I’ve never felt like this before.
And though I don’t show it, I’m shit my pants terrified.
These are recycled words that I type, but there’s really no better way to sum it up.
But you know what? I’m tired of missing chances. I’m tired of fucking up.
I’m tired of a lot of things.
So fuck it, I’m all-in; whether or not the rest of the world is. If I get fucked, I’ll take it with a smile. If I get broken, I’ll pick up the pieces and start over.
Here’s my heart, and I’m hoping for the best really, but there is that chance. That you’re a liar. That none of this is real. That this is all for nothing.
If I go by what the past has taught me: I should be careful; I should be reserved. Fuck trust.
But you know what? There’s also a chance that it’s not bullshit. That this really is what I’ve been waiting for. That you’re the change I want to see in this world. That you are real.
So fuck the past, because that isn’t what you are. You are the here, and now.
And fuck if I’m gonna let that pass me by. I’ve been living halfheartedly for way too long, and I’m tired of being lonely.
I’m tired of being cynical. I’m tired of being jaded.
Most of all, I’m tired of this apathy.
An Eagle stayed his flight and entreated a Lion to make an alliance with him to their mutual advantage.

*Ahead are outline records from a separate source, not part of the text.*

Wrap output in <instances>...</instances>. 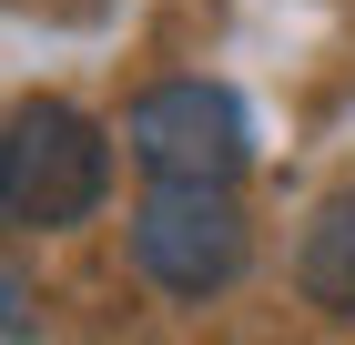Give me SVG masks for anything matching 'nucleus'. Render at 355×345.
Here are the masks:
<instances>
[{"instance_id": "f03ea898", "label": "nucleus", "mask_w": 355, "mask_h": 345, "mask_svg": "<svg viewBox=\"0 0 355 345\" xmlns=\"http://www.w3.org/2000/svg\"><path fill=\"white\" fill-rule=\"evenodd\" d=\"M132 264L173 294V305H214L244 285L254 234L234 213V183H153L132 213Z\"/></svg>"}, {"instance_id": "39448f33", "label": "nucleus", "mask_w": 355, "mask_h": 345, "mask_svg": "<svg viewBox=\"0 0 355 345\" xmlns=\"http://www.w3.org/2000/svg\"><path fill=\"white\" fill-rule=\"evenodd\" d=\"M0 325H10V335L31 325V305H21V285H10V274H0Z\"/></svg>"}, {"instance_id": "20e7f679", "label": "nucleus", "mask_w": 355, "mask_h": 345, "mask_svg": "<svg viewBox=\"0 0 355 345\" xmlns=\"http://www.w3.org/2000/svg\"><path fill=\"white\" fill-rule=\"evenodd\" d=\"M295 285L315 315H355V193H335L295 244Z\"/></svg>"}, {"instance_id": "f257e3e1", "label": "nucleus", "mask_w": 355, "mask_h": 345, "mask_svg": "<svg viewBox=\"0 0 355 345\" xmlns=\"http://www.w3.org/2000/svg\"><path fill=\"white\" fill-rule=\"evenodd\" d=\"M102 193H112V142L92 112L31 102L0 122V224L10 234H71Z\"/></svg>"}, {"instance_id": "7ed1b4c3", "label": "nucleus", "mask_w": 355, "mask_h": 345, "mask_svg": "<svg viewBox=\"0 0 355 345\" xmlns=\"http://www.w3.org/2000/svg\"><path fill=\"white\" fill-rule=\"evenodd\" d=\"M132 162L153 183H234L254 162V122L223 81H153L132 102Z\"/></svg>"}]
</instances>
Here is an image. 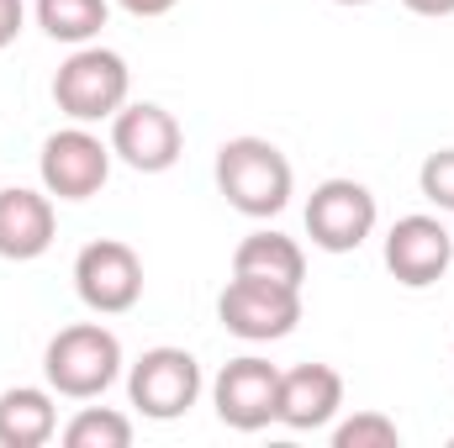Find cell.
Masks as SVG:
<instances>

The Lion replied,
“I have no objection, but you must excuse me for requiring you to find surety for your good faith, for how can I trust anyone as a friend who is able to fly away from his bargain whenever he pleases?“
So, I’m cutting off my wings as surety.
I'm all-in—
the rest is up to you.
I'm sorry these second-hand wings and second-rate words
are all this recycled heart has to offer.